**Passage to read**
________________

At December 31, 2009 and 2008, forfeited nonvested accounts totaled $21,549 and $3,214, respectively.  These amounts will be used to fund future contributions due from MMC and/or reduce Plan expenses.  During the year ended December 31, 2009, employer contributions of $1,200,590 were funded from forfeited nonvested accounts.

Payment of Benefits
Participants with vested balances greater than $1,000 who leave the Company before age 65 may elect to leave their money in the Plan until April 1st of the year following the calendar year in which they attain the age of 70-1/2, or if later, the April 1st of the calendar year following the calendar year in which they terminated employment.  Payment of benefits on termination of service varies depending upon the vested amount in the participant’s account balance, the reason for termination (i.e. retirement, death, disability, termination of service for other reasons) and the payment options available (i.e. immediate lump sum payment, deferral of lump sum payment, installment payments, etc.) for a particular type of termination.

________________

Can you copy the plan passage word for word, starting at the words "At December 31, 2009" and ending after the words "forfeited nonvested accounts."?

________________

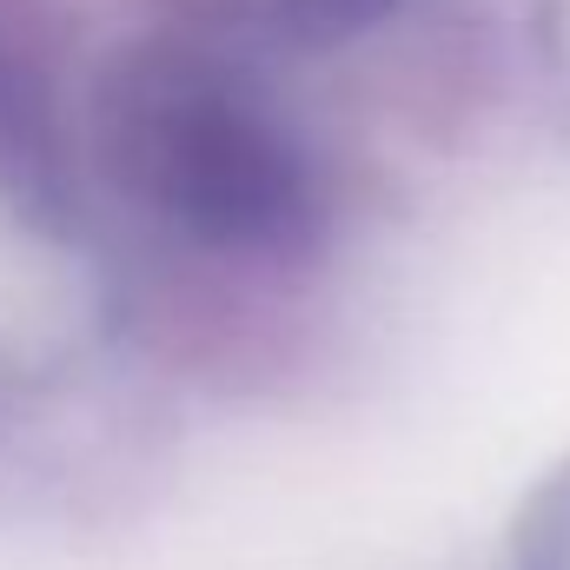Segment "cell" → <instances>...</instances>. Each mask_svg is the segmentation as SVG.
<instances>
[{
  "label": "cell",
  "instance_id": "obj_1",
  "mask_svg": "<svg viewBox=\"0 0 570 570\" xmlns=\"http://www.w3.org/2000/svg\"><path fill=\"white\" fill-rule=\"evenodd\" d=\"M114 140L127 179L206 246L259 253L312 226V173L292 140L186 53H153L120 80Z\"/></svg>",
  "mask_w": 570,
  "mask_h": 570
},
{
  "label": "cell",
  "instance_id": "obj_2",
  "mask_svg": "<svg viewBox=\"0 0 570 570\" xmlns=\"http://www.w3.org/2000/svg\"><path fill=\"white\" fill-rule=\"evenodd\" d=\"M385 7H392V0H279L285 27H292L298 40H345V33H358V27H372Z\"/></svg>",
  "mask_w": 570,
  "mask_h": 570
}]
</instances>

________________

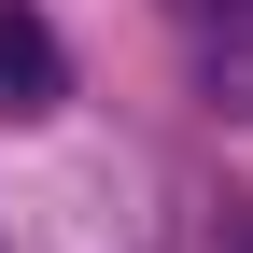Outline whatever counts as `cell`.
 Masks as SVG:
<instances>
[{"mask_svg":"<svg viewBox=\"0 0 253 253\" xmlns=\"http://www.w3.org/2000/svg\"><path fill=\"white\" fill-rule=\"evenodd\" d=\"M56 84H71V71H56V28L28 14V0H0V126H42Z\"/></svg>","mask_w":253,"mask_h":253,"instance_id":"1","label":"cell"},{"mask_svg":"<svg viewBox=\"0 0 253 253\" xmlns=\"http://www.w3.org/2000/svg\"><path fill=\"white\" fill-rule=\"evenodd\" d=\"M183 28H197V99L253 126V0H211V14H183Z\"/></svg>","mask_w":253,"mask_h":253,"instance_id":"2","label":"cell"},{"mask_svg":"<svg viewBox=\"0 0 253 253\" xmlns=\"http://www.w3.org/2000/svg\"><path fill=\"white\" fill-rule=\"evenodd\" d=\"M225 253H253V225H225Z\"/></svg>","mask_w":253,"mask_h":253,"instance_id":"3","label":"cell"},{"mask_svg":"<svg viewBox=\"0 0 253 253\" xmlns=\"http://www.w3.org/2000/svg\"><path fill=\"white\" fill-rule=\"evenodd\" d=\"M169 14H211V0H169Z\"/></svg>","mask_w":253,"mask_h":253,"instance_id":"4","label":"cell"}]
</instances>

________________

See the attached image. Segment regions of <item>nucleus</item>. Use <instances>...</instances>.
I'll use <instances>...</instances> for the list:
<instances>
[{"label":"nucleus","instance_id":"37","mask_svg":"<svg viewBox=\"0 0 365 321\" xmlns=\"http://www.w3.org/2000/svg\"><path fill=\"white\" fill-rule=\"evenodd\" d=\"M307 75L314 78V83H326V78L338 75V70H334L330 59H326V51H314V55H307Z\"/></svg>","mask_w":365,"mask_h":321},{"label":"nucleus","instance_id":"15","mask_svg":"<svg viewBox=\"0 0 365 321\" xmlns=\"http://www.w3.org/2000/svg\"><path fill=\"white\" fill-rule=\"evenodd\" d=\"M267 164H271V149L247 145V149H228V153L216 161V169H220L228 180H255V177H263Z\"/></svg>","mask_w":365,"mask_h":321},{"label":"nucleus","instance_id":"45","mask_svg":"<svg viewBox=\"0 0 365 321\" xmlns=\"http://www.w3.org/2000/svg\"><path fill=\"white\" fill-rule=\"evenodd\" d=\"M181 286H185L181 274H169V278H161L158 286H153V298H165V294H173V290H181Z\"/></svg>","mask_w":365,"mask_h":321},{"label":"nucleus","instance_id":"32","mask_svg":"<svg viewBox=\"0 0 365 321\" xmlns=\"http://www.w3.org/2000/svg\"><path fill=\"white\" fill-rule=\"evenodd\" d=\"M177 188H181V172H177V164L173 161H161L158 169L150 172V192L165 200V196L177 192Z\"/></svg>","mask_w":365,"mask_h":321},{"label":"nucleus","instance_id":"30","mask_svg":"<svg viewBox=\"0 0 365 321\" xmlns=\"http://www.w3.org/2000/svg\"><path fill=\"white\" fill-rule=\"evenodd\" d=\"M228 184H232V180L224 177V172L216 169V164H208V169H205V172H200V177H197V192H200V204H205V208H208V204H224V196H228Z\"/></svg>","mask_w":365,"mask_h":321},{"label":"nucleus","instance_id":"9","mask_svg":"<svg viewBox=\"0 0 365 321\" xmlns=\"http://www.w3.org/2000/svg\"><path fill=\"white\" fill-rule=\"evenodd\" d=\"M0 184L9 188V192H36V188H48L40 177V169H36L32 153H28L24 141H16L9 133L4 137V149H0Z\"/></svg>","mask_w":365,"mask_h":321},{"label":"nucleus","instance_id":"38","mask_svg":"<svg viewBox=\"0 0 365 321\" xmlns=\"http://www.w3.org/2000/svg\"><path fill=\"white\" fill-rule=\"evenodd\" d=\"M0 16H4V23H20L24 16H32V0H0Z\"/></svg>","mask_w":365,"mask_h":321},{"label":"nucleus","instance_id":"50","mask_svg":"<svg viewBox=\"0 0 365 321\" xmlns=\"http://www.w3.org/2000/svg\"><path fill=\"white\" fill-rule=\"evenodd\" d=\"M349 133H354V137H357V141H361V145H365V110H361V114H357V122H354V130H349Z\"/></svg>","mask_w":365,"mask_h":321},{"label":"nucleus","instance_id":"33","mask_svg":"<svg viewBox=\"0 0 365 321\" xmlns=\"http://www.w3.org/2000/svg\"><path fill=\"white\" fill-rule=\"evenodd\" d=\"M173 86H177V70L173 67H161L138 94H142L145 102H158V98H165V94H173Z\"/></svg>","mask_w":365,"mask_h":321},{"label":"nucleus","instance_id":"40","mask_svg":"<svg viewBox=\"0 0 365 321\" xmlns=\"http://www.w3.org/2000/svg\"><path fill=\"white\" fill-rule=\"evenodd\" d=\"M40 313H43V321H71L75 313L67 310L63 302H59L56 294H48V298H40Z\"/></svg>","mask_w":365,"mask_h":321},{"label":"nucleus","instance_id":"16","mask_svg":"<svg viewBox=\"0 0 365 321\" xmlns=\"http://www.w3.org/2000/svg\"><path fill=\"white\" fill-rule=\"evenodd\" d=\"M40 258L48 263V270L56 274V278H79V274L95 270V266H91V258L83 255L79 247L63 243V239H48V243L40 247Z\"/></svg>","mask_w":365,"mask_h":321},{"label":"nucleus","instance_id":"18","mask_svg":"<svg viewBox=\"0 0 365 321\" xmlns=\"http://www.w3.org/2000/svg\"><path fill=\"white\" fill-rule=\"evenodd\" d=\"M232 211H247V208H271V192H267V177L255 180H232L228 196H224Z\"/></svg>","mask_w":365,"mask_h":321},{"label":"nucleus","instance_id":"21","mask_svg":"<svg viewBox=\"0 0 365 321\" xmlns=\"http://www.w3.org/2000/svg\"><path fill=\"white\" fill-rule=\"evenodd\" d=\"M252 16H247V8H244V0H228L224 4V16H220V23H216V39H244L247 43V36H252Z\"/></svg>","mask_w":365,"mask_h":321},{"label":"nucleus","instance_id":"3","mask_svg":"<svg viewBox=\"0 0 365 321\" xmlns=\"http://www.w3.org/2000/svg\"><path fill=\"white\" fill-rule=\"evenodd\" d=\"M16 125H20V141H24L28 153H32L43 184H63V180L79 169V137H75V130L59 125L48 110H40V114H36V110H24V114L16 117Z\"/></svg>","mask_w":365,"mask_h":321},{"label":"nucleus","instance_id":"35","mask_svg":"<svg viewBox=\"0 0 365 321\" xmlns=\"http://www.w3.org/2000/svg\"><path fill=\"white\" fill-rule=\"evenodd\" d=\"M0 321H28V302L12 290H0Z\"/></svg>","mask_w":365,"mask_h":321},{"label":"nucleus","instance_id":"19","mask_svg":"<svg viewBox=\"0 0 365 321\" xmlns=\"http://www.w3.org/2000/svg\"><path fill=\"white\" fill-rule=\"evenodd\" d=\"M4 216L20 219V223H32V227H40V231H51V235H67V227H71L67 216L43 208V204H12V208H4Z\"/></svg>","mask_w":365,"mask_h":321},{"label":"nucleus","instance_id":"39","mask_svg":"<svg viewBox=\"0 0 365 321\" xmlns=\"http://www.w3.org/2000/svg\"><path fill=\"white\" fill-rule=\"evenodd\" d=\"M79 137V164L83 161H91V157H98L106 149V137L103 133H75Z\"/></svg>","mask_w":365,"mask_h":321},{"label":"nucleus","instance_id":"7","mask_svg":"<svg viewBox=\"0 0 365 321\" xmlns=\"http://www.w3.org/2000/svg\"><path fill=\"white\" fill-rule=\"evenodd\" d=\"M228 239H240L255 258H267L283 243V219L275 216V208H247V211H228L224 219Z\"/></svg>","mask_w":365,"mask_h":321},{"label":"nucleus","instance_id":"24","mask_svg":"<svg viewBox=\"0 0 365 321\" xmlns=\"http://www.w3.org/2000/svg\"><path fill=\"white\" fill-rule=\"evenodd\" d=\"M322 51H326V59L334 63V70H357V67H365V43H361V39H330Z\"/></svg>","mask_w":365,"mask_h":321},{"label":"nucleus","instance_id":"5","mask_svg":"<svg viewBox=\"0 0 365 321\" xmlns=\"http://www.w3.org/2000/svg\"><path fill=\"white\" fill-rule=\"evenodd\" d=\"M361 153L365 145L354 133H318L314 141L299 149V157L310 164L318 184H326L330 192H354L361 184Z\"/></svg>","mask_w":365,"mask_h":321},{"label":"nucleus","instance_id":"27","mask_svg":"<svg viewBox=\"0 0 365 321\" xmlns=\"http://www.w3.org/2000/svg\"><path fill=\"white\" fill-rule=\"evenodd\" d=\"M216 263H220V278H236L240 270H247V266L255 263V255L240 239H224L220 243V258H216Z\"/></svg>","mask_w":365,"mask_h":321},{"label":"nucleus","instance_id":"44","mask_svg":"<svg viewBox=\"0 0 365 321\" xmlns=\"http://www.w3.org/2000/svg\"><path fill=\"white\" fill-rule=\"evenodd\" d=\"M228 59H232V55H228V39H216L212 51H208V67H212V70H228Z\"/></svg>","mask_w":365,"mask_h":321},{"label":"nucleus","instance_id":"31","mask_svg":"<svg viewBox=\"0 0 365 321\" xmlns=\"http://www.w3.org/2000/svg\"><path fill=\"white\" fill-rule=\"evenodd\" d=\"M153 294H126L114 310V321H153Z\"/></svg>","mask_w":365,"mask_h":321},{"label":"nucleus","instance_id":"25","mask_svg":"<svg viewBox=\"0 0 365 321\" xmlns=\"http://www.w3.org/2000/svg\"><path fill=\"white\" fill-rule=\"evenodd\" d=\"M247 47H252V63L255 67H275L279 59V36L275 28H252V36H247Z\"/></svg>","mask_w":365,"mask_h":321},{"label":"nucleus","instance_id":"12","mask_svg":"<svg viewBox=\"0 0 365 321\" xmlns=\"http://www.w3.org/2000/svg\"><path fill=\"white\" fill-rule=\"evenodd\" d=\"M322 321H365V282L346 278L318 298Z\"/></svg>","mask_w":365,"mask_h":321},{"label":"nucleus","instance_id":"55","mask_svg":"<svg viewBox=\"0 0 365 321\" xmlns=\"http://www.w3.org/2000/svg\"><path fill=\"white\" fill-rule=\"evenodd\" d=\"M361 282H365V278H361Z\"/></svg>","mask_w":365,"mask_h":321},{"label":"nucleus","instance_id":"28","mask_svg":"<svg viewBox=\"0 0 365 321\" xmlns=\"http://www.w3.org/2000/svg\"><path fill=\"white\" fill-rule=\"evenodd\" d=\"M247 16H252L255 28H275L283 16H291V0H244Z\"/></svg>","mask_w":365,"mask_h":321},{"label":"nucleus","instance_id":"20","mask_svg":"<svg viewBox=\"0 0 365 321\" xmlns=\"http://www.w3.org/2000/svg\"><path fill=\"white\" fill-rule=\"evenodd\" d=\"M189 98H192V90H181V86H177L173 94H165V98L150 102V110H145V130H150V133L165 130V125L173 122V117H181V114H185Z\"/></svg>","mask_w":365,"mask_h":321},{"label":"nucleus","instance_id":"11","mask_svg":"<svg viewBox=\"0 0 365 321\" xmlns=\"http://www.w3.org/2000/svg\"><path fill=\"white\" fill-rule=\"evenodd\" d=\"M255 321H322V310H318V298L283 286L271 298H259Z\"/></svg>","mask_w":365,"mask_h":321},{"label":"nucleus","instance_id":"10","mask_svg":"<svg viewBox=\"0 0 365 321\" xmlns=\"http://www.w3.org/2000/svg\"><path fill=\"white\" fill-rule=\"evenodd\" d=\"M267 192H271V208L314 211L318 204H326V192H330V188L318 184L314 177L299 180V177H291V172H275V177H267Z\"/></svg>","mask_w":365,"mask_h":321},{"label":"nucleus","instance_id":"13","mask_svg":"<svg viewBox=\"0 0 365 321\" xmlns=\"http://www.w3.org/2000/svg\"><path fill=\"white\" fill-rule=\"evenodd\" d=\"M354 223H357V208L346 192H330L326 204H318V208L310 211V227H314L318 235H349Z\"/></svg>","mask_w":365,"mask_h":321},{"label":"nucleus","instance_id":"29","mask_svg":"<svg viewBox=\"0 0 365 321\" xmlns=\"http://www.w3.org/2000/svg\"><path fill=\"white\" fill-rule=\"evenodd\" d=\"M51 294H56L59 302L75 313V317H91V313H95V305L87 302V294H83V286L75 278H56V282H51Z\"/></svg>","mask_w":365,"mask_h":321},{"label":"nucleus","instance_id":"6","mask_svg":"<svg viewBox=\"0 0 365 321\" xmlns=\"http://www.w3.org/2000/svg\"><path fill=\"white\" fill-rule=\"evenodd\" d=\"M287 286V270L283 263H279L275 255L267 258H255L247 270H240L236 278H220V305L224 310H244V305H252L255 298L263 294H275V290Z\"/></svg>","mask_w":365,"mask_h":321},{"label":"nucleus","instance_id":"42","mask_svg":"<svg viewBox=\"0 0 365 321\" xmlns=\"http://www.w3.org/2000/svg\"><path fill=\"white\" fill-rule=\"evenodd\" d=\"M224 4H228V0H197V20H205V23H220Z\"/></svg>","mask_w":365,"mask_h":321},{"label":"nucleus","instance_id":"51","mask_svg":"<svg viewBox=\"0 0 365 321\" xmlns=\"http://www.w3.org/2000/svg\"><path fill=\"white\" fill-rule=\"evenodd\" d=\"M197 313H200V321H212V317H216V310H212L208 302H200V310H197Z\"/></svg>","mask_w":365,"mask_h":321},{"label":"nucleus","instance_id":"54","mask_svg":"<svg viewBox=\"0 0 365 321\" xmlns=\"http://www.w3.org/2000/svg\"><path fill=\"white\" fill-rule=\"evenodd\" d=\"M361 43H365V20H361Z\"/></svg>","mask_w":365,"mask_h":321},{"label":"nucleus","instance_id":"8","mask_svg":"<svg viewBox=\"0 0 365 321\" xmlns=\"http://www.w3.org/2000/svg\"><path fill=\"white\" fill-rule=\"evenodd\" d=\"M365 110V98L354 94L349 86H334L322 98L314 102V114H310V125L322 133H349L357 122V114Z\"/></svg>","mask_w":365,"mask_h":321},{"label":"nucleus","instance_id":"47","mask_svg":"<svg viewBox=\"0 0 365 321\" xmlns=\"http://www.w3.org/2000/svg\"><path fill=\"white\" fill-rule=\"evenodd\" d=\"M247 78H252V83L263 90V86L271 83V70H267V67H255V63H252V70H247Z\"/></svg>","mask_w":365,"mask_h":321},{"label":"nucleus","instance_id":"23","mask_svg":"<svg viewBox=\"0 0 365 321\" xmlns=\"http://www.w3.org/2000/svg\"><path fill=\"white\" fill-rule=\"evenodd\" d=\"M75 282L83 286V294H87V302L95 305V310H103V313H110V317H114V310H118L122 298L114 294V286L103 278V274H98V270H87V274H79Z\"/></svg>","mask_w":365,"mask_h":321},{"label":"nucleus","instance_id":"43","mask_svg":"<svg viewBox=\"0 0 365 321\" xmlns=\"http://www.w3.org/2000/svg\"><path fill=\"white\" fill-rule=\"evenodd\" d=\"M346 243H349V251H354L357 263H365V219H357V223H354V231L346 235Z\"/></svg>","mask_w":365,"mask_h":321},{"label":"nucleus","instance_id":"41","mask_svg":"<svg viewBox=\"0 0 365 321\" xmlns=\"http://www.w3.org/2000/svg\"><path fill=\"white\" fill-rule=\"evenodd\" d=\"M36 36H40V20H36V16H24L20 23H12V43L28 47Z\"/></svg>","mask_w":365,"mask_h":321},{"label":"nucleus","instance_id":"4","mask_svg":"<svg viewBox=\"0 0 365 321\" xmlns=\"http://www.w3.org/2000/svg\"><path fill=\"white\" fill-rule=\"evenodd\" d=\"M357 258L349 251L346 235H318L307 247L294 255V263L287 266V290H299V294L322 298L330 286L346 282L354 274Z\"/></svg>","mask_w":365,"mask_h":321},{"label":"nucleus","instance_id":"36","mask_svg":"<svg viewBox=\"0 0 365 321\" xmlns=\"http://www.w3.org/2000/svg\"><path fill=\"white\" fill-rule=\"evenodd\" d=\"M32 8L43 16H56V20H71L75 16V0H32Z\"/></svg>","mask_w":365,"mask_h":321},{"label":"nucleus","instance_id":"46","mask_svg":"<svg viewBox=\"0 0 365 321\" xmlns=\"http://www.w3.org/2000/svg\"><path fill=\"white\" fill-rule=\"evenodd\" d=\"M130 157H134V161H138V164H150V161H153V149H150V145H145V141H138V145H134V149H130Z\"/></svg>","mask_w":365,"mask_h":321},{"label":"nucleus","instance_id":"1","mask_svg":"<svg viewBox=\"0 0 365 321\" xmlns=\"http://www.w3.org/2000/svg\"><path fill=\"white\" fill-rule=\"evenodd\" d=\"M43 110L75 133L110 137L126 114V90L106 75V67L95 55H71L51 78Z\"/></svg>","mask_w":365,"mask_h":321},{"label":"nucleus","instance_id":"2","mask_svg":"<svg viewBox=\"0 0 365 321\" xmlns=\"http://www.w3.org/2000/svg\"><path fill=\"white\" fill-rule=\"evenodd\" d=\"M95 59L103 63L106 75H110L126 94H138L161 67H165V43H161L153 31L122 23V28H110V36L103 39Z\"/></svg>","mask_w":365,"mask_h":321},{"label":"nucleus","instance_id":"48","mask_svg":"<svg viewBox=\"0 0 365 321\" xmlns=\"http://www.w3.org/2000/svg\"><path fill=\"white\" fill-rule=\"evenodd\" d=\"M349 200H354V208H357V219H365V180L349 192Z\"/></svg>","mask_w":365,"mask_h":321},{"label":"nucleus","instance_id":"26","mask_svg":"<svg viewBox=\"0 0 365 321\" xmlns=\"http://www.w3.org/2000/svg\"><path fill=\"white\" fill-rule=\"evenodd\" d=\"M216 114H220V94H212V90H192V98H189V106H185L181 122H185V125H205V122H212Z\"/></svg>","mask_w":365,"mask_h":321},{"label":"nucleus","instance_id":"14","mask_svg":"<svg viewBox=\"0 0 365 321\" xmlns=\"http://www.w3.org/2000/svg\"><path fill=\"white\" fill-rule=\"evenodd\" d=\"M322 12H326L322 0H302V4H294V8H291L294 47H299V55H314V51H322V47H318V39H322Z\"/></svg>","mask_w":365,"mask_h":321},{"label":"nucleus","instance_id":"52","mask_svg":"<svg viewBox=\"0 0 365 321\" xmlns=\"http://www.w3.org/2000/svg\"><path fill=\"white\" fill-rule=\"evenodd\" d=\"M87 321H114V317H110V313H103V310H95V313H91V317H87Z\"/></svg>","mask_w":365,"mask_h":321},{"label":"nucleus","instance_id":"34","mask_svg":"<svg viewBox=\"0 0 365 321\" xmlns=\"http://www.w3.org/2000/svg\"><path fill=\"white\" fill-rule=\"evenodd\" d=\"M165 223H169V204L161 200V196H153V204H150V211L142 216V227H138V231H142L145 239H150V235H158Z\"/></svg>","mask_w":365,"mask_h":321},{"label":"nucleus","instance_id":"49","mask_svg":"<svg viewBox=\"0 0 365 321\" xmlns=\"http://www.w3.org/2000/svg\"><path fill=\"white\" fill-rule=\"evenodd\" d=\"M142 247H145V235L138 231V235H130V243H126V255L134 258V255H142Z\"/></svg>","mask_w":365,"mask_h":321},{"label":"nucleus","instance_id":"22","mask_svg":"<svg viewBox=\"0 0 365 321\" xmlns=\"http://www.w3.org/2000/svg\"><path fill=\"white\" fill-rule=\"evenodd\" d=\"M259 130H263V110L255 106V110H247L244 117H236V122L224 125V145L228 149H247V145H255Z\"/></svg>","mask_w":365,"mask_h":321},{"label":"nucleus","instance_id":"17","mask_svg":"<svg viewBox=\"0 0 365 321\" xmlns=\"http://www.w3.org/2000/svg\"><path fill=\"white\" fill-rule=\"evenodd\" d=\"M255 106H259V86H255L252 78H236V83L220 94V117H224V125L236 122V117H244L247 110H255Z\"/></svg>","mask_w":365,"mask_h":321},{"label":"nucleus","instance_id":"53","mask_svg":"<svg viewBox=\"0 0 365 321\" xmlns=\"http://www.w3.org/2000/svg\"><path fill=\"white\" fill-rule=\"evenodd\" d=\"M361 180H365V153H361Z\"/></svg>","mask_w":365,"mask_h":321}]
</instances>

________________

**Expected answer**
At December 31, 2009 and 2008, forfeited nonvested accounts totaled $21,549 and $3,214, respectively.  These amounts will be used to fund future contributions due from MMC and/or reduce Plan expenses.  During the year ended December 31, 2009, employer contributions of $1,200,590 were funded from forfeited nonvested accounts.